**Extract to read:**
Category Archives: Tech - Page 3

MySQL replication and the sync_binlog option

Recently I’ve been focusing on MySQL replication for a project at work. On this particular project, I’m acting in a Solutions Architect role and have been since about September of 2008.

Because of my background in systems administration, I tend to get myself into situations where I become the Schematic-side sys admin on projects. This involves things like deployment processes, getting development, staging, and production environments setup, and now, setting up MySQL replication. This is probably because a) I’m probably bad at delegating these things to others, b) I’m kinda’ good at it, and c) let’s be honest, I’m a control freak, so I like knowing the servers hosting my apps are setup in a meticulous manner.

In short, we’re running MySQL 5.0.45 on RedHat Enterprise Linux 5 (I know, I know…RedHat and MySQL 5.0…boo…but it’s okay). We’re required to replicate our production database to a secondary machine for backup purposes. This way, if our production server dies, we can manually failover to the slave (once we enable writes to it, of course), then swap the two back once the production server is back up.

All in all, this site is rather low-traffic at around 20,000 dynamic page views per day. Factoring in US-based users in an 11 hour time period, that’s about 1,800 request per hour, or right around 0.5 page views per second. We’ve got a single server in production that’s acting as our webserver and database server; it’s got a RAID array in it that was all setup by the group hosting the application (so I don’t know tons about it, but it’s new, quality hardware).

[Entries from a dataset]
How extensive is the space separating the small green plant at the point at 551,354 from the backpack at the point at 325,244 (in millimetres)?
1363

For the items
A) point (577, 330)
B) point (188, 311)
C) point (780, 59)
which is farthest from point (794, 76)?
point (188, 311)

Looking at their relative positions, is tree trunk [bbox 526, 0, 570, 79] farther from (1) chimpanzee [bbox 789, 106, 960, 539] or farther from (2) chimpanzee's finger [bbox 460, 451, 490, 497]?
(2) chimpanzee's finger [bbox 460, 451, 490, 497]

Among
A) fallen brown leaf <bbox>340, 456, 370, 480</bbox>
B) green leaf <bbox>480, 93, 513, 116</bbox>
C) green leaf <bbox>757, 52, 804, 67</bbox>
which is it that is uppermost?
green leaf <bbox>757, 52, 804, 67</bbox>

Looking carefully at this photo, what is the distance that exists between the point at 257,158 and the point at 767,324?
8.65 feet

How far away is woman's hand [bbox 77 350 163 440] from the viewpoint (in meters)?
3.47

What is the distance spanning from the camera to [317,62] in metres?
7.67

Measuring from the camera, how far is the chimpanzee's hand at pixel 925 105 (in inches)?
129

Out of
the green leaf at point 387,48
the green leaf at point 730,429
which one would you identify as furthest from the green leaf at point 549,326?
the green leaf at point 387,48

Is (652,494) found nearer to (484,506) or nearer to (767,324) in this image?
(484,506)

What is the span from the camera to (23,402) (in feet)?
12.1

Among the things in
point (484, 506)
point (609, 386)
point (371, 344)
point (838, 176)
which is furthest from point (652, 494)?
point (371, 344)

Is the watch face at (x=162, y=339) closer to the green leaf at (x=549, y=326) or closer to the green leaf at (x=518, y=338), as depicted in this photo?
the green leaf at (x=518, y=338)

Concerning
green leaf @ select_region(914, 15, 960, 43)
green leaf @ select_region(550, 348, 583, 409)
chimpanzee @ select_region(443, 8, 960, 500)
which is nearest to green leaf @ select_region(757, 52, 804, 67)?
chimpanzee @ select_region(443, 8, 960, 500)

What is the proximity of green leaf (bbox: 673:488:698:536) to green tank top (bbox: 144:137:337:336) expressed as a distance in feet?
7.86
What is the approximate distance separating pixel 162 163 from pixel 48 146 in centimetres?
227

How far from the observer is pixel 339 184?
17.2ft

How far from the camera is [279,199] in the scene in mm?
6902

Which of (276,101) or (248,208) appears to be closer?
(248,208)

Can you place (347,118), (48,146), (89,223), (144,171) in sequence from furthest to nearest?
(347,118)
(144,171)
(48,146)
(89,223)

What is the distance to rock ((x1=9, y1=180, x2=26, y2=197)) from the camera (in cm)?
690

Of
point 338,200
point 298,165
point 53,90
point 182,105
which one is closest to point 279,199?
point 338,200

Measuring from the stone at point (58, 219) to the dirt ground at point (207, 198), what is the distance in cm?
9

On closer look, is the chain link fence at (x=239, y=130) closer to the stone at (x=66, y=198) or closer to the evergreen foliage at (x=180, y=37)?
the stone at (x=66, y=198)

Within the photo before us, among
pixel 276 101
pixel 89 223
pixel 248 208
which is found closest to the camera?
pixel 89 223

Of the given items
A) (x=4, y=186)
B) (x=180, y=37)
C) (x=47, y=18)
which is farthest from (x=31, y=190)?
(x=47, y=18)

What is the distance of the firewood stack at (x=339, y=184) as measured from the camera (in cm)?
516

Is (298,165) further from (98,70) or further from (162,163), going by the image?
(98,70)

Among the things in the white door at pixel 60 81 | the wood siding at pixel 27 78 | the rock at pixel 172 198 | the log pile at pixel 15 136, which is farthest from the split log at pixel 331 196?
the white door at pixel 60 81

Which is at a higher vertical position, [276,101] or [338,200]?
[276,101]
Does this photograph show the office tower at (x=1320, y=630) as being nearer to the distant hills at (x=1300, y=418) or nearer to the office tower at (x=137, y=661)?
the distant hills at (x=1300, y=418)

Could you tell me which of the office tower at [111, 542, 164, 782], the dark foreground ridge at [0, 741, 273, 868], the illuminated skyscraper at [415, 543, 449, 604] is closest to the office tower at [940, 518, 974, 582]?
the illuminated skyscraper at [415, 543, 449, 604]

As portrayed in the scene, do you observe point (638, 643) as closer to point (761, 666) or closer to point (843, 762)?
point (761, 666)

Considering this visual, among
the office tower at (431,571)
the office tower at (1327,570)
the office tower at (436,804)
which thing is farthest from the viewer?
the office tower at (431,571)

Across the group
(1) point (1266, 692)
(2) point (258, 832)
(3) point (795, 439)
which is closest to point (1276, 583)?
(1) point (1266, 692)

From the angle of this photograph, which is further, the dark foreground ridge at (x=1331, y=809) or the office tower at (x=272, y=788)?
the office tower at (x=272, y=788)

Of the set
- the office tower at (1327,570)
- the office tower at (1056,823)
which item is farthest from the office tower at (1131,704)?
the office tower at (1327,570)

**Exercises to complete:**
1. Reproduce the entire blog post about MySQL replication, word for word.
2. From the listing, list every line that contains the string "bbox". Matching is case-sensitive.

**Responses for each task:**
1.
Category Archives: Tech - Page 3

MySQL replication and the sync_binlog option

Recently I’ve been focusing on MySQL replication for a project at work. On this particular project, I’m acting in a Solutions Architect role and have been since about September of 2008.

Because of my background in systems administration, I tend to get myself into situations where I become the Schematic-side sys admin on projects. This involves things like deployment processes, getting development, staging, and production environments setup, and now, setting up MySQL replication. This is probably because a) I’m probably bad at delegating these things to others, b) I’m kinda’ good at it, and c) let’s be honest, I’m a control freak, so I like knowing the servers hosting my apps are setup in a meticulous manner.

In short, we’re running MySQL 5.0.45 on RedHat Enterprise Linux 5 (I know, I know…RedHat and MySQL 5.0…boo…but it’s okay). We’re required to replicate our production database to a secondary machine for backup purposes. This way, if our production server dies, we can manually failover to the slave (once we enable writes to it, of course), then swap the two back once the production server is back up.

All in all, this site is rather low-traffic at around 20,000 dynamic page views per day. Factoring in US-based users in an 11 hour time period, that’s about 1,800 request per hour, or right around 0.5 page views per second. We’ve got a single server in production that’s acting as our webserver and database server; it’s got a RAID array in it that was all setup by the group hosting the application (so I don’t know tons about it, but it’s new, quality hardware).

2.
Looking at their relative positions, is tree trunk [bbox 526, 0, 570, 79] farther from (1) chimpanzee [bbox 789, 106, 960, 539] or farther from (2) chimpanzee's finger [bbox 460, 451, 490, 497]?
(2) chimpanzee's finger [bbox 460, 451, 490, 497]
A) fallen brown leaf <bbox>340, 456, 370, 480</bbox>
B) green leaf <bbox>480, 93, 513, 116</bbox>
C) green leaf <bbox>757, 52, 804, 67</bbox>
green leaf <bbox>757, 52, 804, 67</bbox>
How far away is woman's hand [bbox 77 350 163 440] from the viewpoint (in meters)?
What is the proximity of green leaf (bbox: 673:488:698:536) to green tank top (bbox: 144:137:337:336) expressed as a distance in feet?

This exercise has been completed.